- Record set:
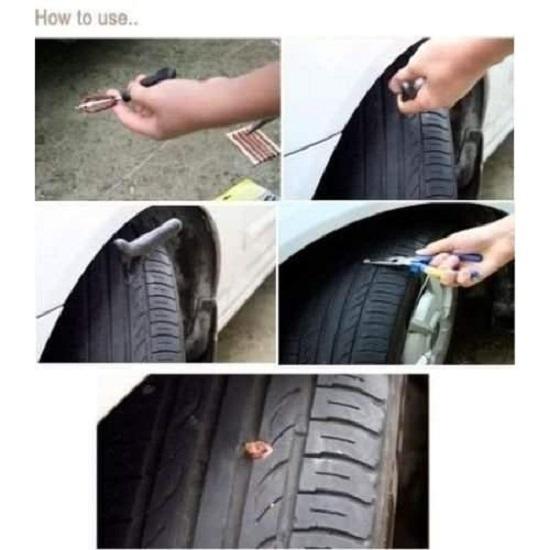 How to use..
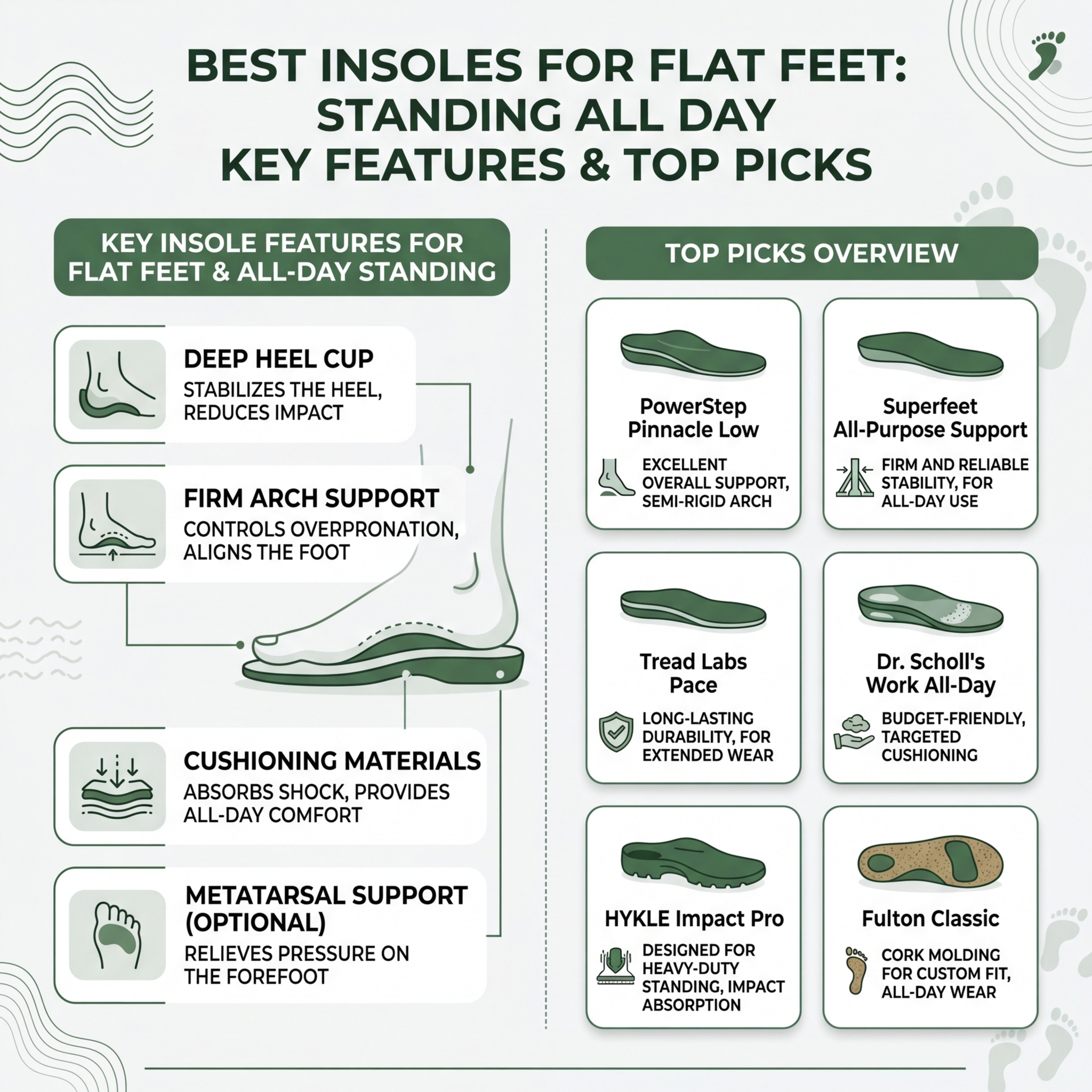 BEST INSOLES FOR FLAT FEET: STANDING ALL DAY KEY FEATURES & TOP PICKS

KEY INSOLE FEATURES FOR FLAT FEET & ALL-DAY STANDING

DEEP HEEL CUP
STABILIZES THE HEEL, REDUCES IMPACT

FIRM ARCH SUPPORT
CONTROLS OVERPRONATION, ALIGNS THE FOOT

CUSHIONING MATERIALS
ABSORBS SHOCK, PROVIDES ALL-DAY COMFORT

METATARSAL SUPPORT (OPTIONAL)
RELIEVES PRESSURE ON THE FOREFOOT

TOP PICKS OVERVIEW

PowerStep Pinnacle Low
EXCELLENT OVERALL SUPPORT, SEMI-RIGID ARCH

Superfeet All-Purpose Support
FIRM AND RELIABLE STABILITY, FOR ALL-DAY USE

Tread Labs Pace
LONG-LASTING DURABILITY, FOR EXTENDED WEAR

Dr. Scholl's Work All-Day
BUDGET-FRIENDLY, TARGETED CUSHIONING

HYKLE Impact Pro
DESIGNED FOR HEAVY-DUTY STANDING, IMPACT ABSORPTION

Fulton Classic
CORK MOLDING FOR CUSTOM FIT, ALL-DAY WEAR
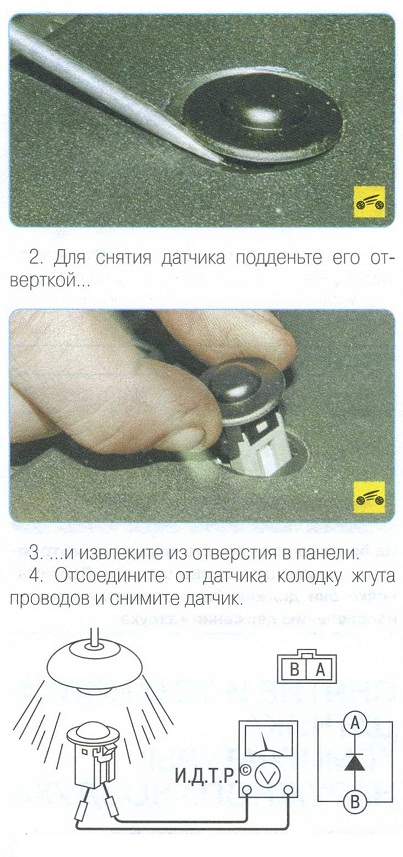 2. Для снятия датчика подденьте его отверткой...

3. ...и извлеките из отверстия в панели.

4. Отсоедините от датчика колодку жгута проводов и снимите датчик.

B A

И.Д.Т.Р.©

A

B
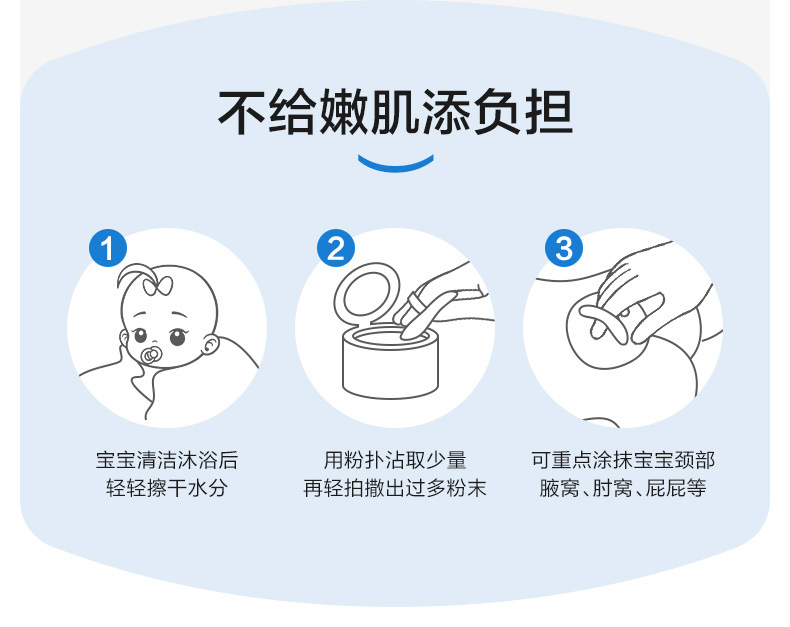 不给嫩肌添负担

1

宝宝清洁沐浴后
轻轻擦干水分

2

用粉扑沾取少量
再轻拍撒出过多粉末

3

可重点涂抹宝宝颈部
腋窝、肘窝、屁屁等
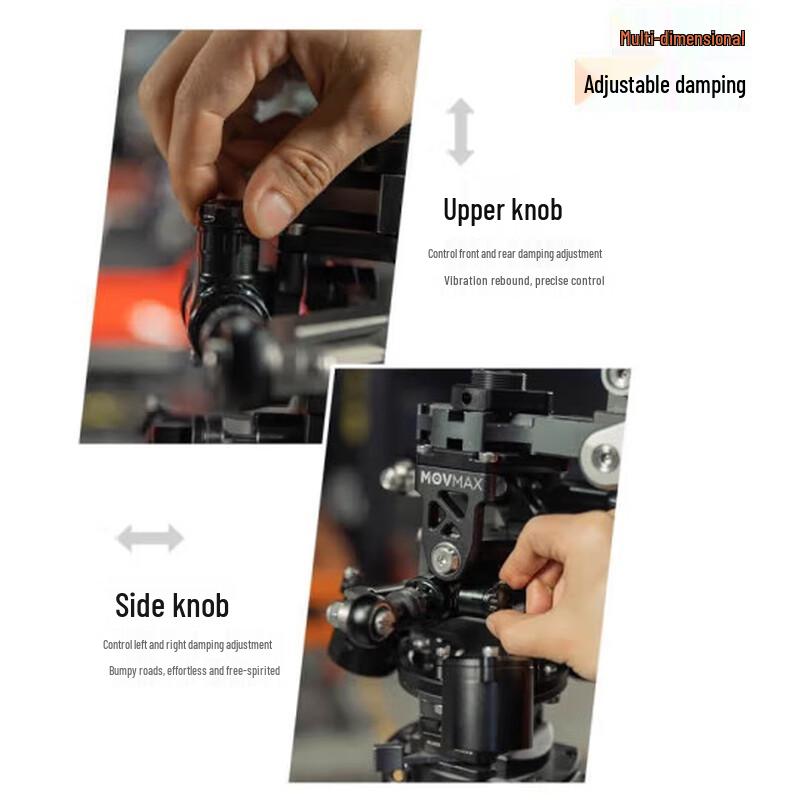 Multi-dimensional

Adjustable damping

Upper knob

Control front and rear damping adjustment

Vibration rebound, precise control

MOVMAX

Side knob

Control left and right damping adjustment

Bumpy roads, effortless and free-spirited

- Prompt: May I have only the lines from the start of the data through the line containing "HYKLE Impact Pro", both included, reproduced exactly and without the pictures?

- Task solution:
 How to use..
 BEST INSOLES FOR FLAT FEET: STANDING ALL DAY KEY FEATURES & TOP PICKS

KEY INSOLE FEATURES FOR FLAT FEET & ALL-DAY STANDING

DEEP HEEL CUP
STABILIZES THE HEEL, REDUCES IMPACT

FIRM ARCH SUPPORT
CONTROLS OVERPRONATION, ALIGNS THE FOOT

CUSHIONING MATERIALS
ABSORBS SHOCK, PROVIDES ALL-DAY COMFORT

METATARSAL SUPPORT (OPTIONAL)
RELIEVES PRESSURE ON THE FOREFOOT

TOP PICKS OVERVIEW

PowerStep Pinnacle Low
EXCELLENT OVERALL SUPPORT, SEMI-RIGID ARCH

Superfeet All-Purpose Support
FIRM AND RELIABLE STABILITY, FOR ALL-DAY USE

Tread Labs Pace
LONG-LASTING DURABILITY, FOR EXTENDED WEAR

Dr. Scholl's Work All-Day
BUDGET-FRIENDLY, TARGETED CUSHIONING

HYKLE Impact Pro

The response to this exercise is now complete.